L’expert en économie Ridha Chkoundali est revenu sur le rapport annuel 2025 de la Banque centrale de Tunisie (BCT), récemment remis par le gouverneur à la cheffe du gouvernement Sarra Zaâfrani Zenzri.
À travers son analyse sur sa page officielle, Ridha Chkoundali estime que le document officiel présente une image trop lisse de la conjoncture tunisienne et tend, selon lui, à minimiser plusieurs déséquilibres structurels qui continuent de fragiliser l’économie nationale
Pour Ridha Chkoundali, le premier problème du rapport tient à son orientation générale : au lieu d’évaluer froidement les coûts sociaux et économiques des choix publics, le texte donne l’impression de prendre fait et cause pour la logique bancaire, y compris lorsqu’elle entre en tension avec les droits des citoyens. L’exemple le plus emblématique reste, selon lui, celui du chapitre relatif à l’article 412, qui a conduit à une baisse des intérêts au bénéfice des emprunteurs. Dans sa lecture, la BCT aurait traité cette réforme comme une contrainte pesant sur les banques, sans mettre suffisamment en avant la portée sociale de la mesure ni les manquements constatés dans son application.
L’économiste reproche également au rapport de présenter la baisse du chômage comme un signe net d’amélioration du marché du travail, alors que, selon lui, cette évolution devrait être interprétée avec prudence.
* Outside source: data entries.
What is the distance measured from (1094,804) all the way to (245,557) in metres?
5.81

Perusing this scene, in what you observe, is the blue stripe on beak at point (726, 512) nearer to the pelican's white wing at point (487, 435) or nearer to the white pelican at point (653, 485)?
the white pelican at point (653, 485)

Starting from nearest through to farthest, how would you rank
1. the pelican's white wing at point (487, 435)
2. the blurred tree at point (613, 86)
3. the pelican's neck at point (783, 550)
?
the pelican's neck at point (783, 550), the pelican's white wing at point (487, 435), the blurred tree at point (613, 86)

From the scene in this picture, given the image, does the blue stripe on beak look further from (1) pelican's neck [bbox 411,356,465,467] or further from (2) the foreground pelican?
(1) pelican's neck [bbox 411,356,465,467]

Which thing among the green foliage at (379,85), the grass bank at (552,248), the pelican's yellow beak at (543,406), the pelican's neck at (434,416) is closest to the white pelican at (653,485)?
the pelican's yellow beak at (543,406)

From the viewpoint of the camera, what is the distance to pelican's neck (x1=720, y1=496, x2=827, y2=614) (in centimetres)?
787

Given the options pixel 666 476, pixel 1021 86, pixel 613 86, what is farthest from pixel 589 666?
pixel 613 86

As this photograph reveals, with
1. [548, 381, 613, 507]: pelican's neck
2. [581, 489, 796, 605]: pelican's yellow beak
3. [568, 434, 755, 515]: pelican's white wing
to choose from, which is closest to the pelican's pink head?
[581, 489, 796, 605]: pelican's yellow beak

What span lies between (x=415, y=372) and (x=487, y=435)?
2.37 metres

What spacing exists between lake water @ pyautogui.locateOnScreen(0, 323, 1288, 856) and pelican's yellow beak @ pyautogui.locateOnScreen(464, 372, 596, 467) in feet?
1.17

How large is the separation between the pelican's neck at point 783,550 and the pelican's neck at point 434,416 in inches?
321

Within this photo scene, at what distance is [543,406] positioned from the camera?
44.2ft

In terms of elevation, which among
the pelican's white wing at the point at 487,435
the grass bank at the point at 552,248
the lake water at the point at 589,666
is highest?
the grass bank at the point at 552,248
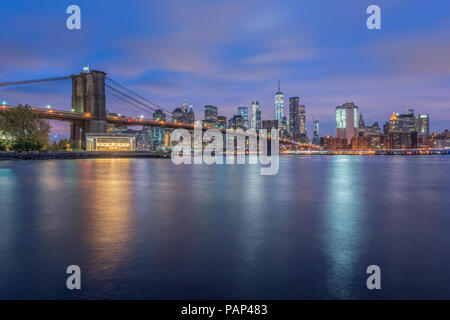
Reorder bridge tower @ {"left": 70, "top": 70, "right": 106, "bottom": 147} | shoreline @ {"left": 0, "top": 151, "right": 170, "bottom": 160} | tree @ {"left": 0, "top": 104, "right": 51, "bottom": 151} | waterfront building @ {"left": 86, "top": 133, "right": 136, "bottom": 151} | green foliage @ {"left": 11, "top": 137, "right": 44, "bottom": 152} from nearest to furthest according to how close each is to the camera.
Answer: shoreline @ {"left": 0, "top": 151, "right": 170, "bottom": 160} → green foliage @ {"left": 11, "top": 137, "right": 44, "bottom": 152} → tree @ {"left": 0, "top": 104, "right": 51, "bottom": 151} → waterfront building @ {"left": 86, "top": 133, "right": 136, "bottom": 151} → bridge tower @ {"left": 70, "top": 70, "right": 106, "bottom": 147}

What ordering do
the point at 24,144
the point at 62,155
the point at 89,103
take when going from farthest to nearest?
the point at 89,103
the point at 62,155
the point at 24,144

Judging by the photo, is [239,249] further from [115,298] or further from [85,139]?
[85,139]

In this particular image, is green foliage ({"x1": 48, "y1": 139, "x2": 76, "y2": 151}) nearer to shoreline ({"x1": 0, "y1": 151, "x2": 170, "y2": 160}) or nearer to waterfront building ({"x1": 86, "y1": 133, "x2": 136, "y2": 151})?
waterfront building ({"x1": 86, "y1": 133, "x2": 136, "y2": 151})

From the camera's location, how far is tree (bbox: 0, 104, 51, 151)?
219 feet

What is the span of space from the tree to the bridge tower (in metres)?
17.1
Il soutient que la diminution du taux de chômage ne reflète pas forcément une création solide d’emplois, mais peut aussi découler d’un recul du nombre de personnes actives, alimenté par l’émigration, la fuite des compétences et le découragement de nombreux jeunes. Autrement dit, ce qu’un tableau statistique peut donner à voir comme une amélioration pourrait masquer une érosion silencieuse du potentiel humain du pays.
Dans le même esprit, Ridha Chkoundali pointe une autre contradiction : la reprise de la croissance en 2025 serait réelle, mais fragile. Le rapport met en avant une croissance de 2,5%, portée notamment par l’agriculture, le tourisme et certains segments miniers. Or cette performance reste, selon lui, largement tributaire de facteurs conjoncturels, en particulier des conditions climatiques favorables. Une telle dépendance pose une question de fond : l’économie tunisienne dispose-t-elle réellement de moteurs de croissance durables, ou reste-t-elle exposée à des cycles instables qui varient au gré des saisons et des chocs extérieurs ?
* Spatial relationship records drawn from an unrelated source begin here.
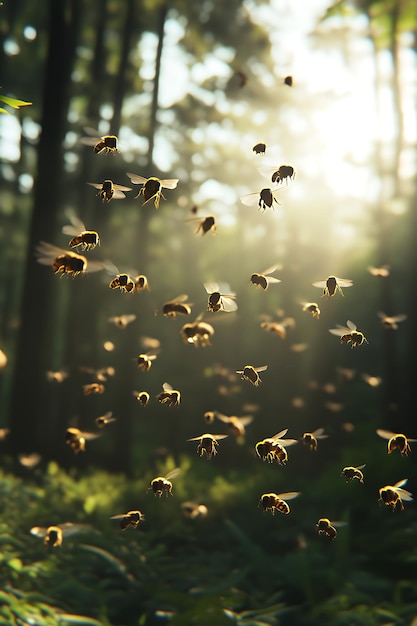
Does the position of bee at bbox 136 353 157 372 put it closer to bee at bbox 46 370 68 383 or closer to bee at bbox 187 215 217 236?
bee at bbox 187 215 217 236

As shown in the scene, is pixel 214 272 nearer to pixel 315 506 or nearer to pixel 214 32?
pixel 214 32

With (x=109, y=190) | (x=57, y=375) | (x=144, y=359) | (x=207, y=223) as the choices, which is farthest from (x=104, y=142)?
(x=57, y=375)

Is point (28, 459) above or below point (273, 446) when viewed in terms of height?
below

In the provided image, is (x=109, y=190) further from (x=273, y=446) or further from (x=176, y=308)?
(x=273, y=446)

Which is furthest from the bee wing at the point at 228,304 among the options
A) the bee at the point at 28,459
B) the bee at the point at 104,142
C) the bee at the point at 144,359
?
the bee at the point at 28,459

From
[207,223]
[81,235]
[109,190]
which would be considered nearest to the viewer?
[109,190]

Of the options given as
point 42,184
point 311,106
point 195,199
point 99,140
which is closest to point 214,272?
point 195,199

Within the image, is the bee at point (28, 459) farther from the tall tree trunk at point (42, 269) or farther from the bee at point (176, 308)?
the bee at point (176, 308)

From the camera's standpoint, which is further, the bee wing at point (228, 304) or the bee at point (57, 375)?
the bee at point (57, 375)

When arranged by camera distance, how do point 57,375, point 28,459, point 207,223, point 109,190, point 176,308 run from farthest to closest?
point 28,459 → point 57,375 → point 176,308 → point 207,223 → point 109,190
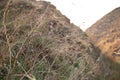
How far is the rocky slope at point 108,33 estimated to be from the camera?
1109cm

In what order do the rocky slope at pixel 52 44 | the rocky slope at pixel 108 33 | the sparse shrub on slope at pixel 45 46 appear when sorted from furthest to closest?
the rocky slope at pixel 108 33
the rocky slope at pixel 52 44
the sparse shrub on slope at pixel 45 46

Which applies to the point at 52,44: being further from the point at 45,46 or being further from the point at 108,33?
the point at 108,33

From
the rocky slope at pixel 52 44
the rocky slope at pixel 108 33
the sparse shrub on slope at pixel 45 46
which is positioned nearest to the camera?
the sparse shrub on slope at pixel 45 46

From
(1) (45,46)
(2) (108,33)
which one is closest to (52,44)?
(1) (45,46)

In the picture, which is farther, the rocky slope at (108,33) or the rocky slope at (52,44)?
the rocky slope at (108,33)

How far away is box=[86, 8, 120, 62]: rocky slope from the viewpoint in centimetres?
1109

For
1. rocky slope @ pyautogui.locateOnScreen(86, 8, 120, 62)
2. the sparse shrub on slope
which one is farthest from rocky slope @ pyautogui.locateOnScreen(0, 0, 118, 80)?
rocky slope @ pyautogui.locateOnScreen(86, 8, 120, 62)

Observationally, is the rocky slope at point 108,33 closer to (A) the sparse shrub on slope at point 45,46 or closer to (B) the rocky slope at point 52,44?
(B) the rocky slope at point 52,44

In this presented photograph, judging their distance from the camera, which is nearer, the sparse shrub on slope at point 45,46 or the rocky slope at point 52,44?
the sparse shrub on slope at point 45,46

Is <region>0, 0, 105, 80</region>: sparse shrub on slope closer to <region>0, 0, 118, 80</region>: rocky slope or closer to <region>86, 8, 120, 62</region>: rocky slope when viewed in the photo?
<region>0, 0, 118, 80</region>: rocky slope

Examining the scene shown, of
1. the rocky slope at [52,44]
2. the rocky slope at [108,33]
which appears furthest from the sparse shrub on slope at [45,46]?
the rocky slope at [108,33]

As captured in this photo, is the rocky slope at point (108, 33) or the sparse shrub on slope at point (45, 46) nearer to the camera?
the sparse shrub on slope at point (45, 46)

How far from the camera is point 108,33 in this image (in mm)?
12156

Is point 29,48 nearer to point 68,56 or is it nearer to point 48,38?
point 48,38
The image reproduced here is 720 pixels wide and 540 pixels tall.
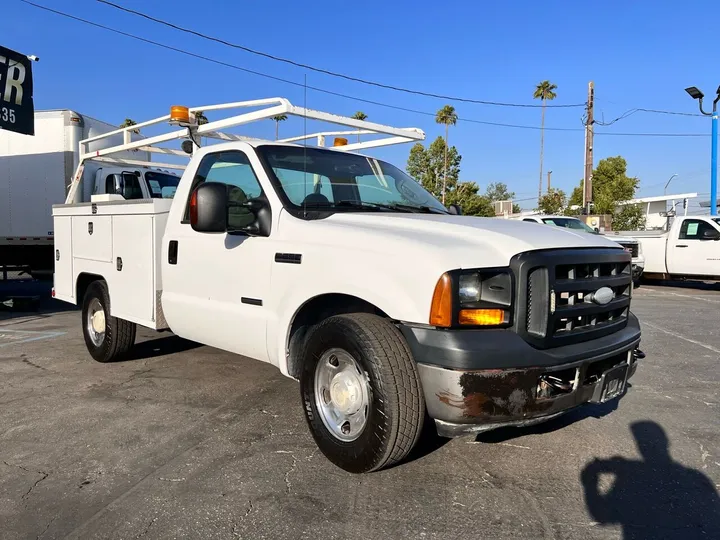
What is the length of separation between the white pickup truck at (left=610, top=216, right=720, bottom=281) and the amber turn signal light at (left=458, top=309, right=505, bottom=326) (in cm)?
1300

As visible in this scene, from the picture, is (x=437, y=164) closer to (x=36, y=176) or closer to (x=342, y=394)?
(x=36, y=176)

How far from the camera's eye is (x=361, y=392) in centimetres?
314

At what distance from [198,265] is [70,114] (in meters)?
8.97

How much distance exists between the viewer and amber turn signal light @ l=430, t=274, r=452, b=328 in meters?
2.78

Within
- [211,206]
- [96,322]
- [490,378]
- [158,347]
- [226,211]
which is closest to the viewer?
[490,378]

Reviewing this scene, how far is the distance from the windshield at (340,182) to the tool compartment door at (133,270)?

Le secteur extérieur n’échappe pas non plus à cette lecture critique. Le rapport insiste sur la baisse de la dette extérieure à moyen et long terme, qu’il présente comme un signe de bonne gestion. Mais Ridha Chkoundali estime que cette évolution ne relève pas d’un choix stratégique réussi ; elle résulte plutôt des difficultés de la Tunisie à mobiliser des financements externes dans un contexte international tendu et après l’enlisement des négociations avec les bailleurs de fonds. En d’autres termes, la réduction de la part de l’endettement extérieur ne traduirait pas une réelle victoire, mais une forme de repli forcé vers l’endettement intérieur.
Lire aussi: Croissance, inflation, la BCT fixe le cap
Ridha Chkoundali insiste aussi sur la question des marges de sécurité extérieure. Si les réserves en devises restent à un niveau qui évite l’alerte immédiate, leur recul d’une année à l’autre demeure, selon lui, préoccupant. Le pays conserve une certaine capacité de résistance, mais celle-ci se fragilise à mesure que la couverture des importations se réduit et que les besoins de financement externe restent difficiles à satisfaire. Cette vulnérabilité est d’autant plus sensible que l’économie tunisienne. Plus encore, elle reste exposée aux chocs énergétiques, aux variations des prix internationaux et aux tensions sur les approvisionnements.
Au fond, la critique de l’économiste vise une lecture trop comptable de la situation économique. Le rapport annuel de la BCT, tel qu’il est présenté, valorise des indicateurs positifs, mais laisse en arrière-plan des tensions plus profondes : chômage des diplômés, fragilité de l’investissement, dépendance énergétique, endettement interne élevé et migration des compétences. Ridha Chkoundali appelle à une lecture plus lucide de l’économie tunisienne, une lecture qui ne s’arrête pas aux chiffres bruts, mais qui interroge leur signification sociale.